◆ Given problem 1: Count the lines in the records below that contain the string "pixel", matching its case exactly. Reply with the number only.

# my WHITE b14...



## whiteb14 (Jul 7, 2002)

*my WHITE b14... RATE MY RIDE!*


----------



## whiteb14 (Jul 7, 2002)

the site is down for a lil while... ill fix it asap


----------



## whiteb14 (Jul 7, 2002)

OK...


----------



## import02 (Oct 16, 2002)

nice, what kind of drop is that. progress springs?


----------



## whiteb14 (Jul 7, 2002)

bro... no lie... i think they're arospeed. i got em off some guy for $30... they're bright yellow. it was such a steal that i said f*** it  who else makes yellow springs besides arospeed and goldline?? its a 2" drop btw


----------



## import02 (Oct 16, 2002)

yea i have a 1.7 drop and i hate that dip in the back like your car, you know anyway to fix that


----------



## whiteb14 (Jul 7, 2002)

what i might do is cut one coil on the front springs to even it out... i know thats kinda shitty but it will solve the problem. the ride is of course bumpy but it because im still on the stock shocks


----------



## sethwas (Apr 30, 2002)

◆ Working data:
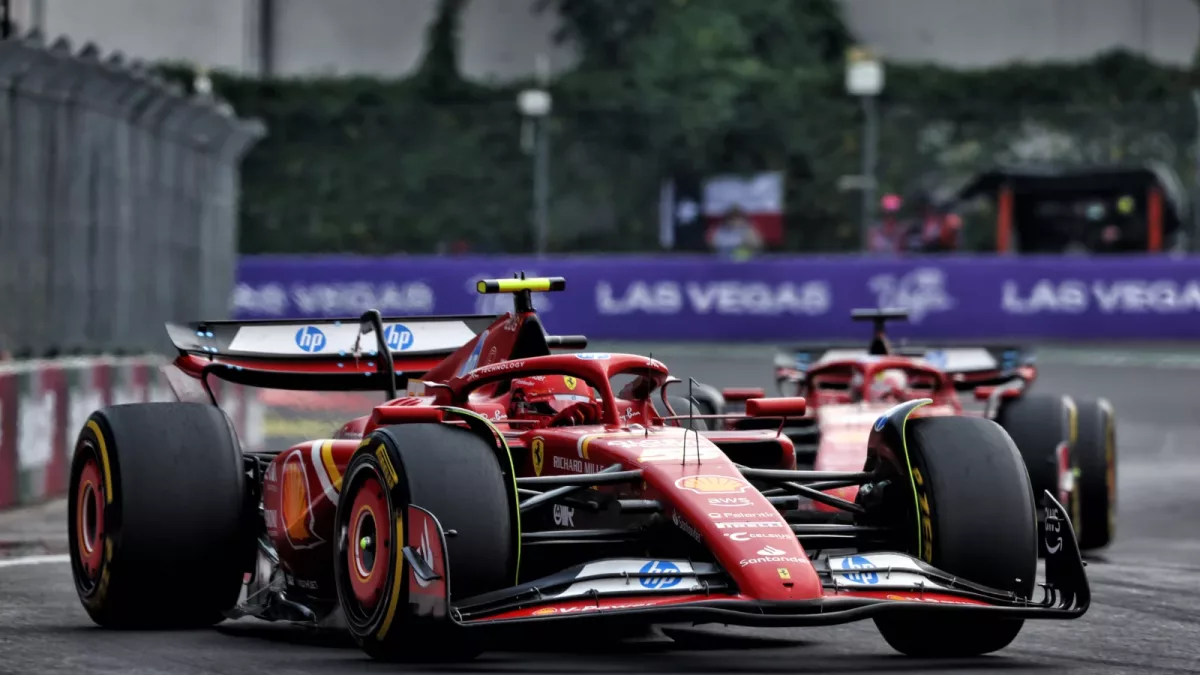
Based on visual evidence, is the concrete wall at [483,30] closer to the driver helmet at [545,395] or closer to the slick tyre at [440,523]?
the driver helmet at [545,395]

---

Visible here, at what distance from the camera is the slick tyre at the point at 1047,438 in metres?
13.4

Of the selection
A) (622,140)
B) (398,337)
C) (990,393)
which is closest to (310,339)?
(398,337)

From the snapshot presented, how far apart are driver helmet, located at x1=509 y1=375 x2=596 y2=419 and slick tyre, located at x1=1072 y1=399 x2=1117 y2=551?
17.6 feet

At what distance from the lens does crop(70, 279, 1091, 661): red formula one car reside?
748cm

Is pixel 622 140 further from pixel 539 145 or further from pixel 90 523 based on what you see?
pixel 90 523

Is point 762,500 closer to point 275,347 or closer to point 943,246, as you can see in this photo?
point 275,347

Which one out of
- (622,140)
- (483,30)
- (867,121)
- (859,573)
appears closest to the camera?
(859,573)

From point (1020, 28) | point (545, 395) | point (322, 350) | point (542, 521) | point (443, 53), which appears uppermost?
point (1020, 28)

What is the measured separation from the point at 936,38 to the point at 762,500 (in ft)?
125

* * *

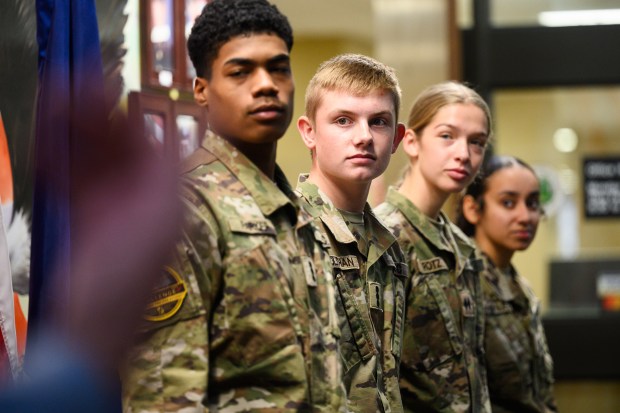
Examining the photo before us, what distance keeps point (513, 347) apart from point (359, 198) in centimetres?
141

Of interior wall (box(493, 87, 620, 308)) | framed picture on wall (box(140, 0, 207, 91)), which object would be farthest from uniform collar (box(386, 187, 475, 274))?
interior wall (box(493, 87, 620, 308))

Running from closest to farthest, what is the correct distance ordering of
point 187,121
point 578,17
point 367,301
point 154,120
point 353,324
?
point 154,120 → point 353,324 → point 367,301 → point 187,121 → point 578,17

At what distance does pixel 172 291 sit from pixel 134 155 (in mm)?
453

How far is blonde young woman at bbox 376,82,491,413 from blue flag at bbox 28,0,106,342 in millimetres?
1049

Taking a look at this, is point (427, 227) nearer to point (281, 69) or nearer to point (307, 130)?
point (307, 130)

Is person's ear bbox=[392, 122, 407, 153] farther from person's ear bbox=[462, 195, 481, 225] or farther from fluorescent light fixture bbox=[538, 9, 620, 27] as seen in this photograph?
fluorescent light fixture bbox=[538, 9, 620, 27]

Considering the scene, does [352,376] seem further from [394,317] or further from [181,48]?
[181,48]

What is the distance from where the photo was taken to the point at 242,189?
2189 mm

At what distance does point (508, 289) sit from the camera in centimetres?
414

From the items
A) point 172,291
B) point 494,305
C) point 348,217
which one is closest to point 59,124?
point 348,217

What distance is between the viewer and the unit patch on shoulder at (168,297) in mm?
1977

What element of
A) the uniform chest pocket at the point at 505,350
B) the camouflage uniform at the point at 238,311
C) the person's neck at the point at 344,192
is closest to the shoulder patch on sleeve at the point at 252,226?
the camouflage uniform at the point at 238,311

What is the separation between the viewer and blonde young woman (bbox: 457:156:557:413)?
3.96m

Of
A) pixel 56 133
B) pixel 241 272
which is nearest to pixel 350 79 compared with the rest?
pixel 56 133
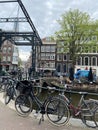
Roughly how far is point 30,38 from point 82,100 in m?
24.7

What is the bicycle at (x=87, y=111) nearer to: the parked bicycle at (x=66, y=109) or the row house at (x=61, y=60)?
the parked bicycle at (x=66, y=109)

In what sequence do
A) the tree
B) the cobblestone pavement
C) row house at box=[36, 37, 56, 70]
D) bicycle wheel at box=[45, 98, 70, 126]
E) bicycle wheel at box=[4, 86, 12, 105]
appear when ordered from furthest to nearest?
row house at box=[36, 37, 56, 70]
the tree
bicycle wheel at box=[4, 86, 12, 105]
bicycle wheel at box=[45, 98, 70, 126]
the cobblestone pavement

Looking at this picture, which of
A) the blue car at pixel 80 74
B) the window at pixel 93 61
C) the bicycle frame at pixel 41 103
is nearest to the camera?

◆ Given problem 2: In the forum thread about the white b14, translate the sentence "nice, what kind of drop is that." into Spanish.

◆ Complete output 1: 10

◆ Complete output 2: Bonito, ¿qué tipo de rebaje es ese?